** Your goal **
Write the listing out again, exactly as it reads below.

** Excerpted data **
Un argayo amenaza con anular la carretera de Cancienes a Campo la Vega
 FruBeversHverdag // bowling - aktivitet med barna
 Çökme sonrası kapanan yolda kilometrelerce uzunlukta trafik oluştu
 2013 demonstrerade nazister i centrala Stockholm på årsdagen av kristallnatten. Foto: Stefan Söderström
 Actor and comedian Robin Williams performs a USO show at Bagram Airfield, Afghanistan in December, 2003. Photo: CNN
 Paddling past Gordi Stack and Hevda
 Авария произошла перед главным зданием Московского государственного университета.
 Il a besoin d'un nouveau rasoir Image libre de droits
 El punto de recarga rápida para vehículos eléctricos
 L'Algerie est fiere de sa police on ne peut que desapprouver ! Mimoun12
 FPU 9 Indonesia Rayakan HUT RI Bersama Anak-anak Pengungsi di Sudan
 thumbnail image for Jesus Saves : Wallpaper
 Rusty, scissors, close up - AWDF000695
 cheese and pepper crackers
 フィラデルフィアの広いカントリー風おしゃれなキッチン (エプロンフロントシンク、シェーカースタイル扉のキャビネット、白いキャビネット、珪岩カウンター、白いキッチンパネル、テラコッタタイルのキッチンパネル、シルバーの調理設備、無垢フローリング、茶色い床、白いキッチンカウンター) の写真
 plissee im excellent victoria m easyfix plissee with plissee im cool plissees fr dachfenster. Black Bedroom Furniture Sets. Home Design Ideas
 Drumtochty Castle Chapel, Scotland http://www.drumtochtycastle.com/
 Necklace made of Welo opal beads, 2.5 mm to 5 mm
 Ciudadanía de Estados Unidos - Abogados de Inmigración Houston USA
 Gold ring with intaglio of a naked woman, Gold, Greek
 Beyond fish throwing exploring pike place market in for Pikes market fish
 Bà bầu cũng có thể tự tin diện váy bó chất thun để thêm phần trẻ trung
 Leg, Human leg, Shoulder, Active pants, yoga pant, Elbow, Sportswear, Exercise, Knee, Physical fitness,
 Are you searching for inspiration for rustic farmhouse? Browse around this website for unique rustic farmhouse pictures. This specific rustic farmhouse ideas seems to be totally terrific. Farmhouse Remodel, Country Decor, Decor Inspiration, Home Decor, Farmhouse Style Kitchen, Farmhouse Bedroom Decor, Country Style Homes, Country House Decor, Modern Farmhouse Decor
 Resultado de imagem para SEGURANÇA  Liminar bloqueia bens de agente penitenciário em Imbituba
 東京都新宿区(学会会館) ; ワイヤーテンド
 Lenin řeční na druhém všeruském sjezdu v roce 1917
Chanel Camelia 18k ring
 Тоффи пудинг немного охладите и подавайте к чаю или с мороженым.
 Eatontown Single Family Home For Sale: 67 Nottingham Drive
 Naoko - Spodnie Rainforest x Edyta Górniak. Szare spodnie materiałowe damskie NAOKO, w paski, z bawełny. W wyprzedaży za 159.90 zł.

** Answer **
Un argayo amenaza con anular la carretera de Cancienes a Campo la Vega
 FruBeversHverdag // bowling - aktivitet med barna
 Çökme sonrası kapanan yolda kilometrelerce uzunlukta trafik oluştu
 2013 demonstrerade nazister i centrala Stockholm på årsdagen av kristallnatten. Foto: Stefan Söderström
 Actor and comedian Robin Williams performs a USO show at Bagram Airfield, Afghanistan in December, 2003. Photo: CNN
 Paddling past Gordi Stack and Hevda
 Авария произошла перед главным зданием Московского государственного университета.
 Il a besoin d'un nouveau rasoir Image libre de droits
 El punto de recarga rápida para vehículos eléctricos
 L'Algerie est fiere de sa police on ne peut que desapprouver ! Mimoun12
 FPU 9 Indonesia Rayakan HUT RI Bersama Anak-anak Pengungsi di Sudan
 thumbnail image for Jesus Saves : Wallpaper
 Rusty, scissors, close up - AWDF000695
 cheese and pepper crackers
 フィラデルフィアの広いカントリー風おしゃれなキッチン (エプロンフロントシンク、シェーカースタイル扉のキャビネット、白いキャビネット、珪岩カウンター、白いキッチンパネル、テラコッタタイルのキッチンパネル、シルバーの調理設備、無垢フローリング、茶色い床、白いキッチンカウンター) の写真
 plissee im excellent victoria m easyfix plissee with plissee im cool plissees fr dachfenster. Black Bedroom Furniture Sets. Home Design Ideas
 Drumtochty Castle Chapel, Scotland http://www.drumtochtycastle.com/
 Necklace made of Welo opal beads, 2.5 mm to 5 mm
 Ciudadanía de Estados Unidos - Abogados de Inmigración Houston USA
 Gold ring with intaglio of a naked woman, Gold, Greek
 Beyond fish throwing exploring pike place market in for Pikes market fish
 Bà bầu cũng có thể tự tin diện váy bó chất thun để thêm phần trẻ trung
 Leg, Human leg, Shoulder, Active pants, yoga pant, Elbow, Sportswear, Exercise, Knee, Physical fitness,
 Are you searching for inspiration for rustic farmhouse? Browse around this website for unique rustic farmhouse pictures. This specific rustic farmhouse ideas seems to be totally terrific. Farmhouse Remodel, Country Decor, Decor Inspiration, Home Decor, Farmhouse Style Kitchen, Farmhouse Bedroom Decor, Country Style Homes, Country House Decor, Modern Farmhouse Decor
 Resultado de imagem para SEGURANÇA  Liminar bloqueia bens de agente penitenciário em Imbituba
 東京都新宿区(学会会館) ; ワイヤーテンド
 Lenin řeční na druhém všeruském sjezdu v roce 1917
Chanel Camelia 18k ring
 Тоффи пудинг немного охладите и подавайте к чаю или с мороженым.
 Eatontown Single Family Home For Sale: 67 Nottingham Drive
 Naoko - Spodnie Rainforest x Edyta Górniak. Szare spodnie materiałowe damskie NAOKO, w paski, z bawełny. W wyprzedaży za 159.90 zł.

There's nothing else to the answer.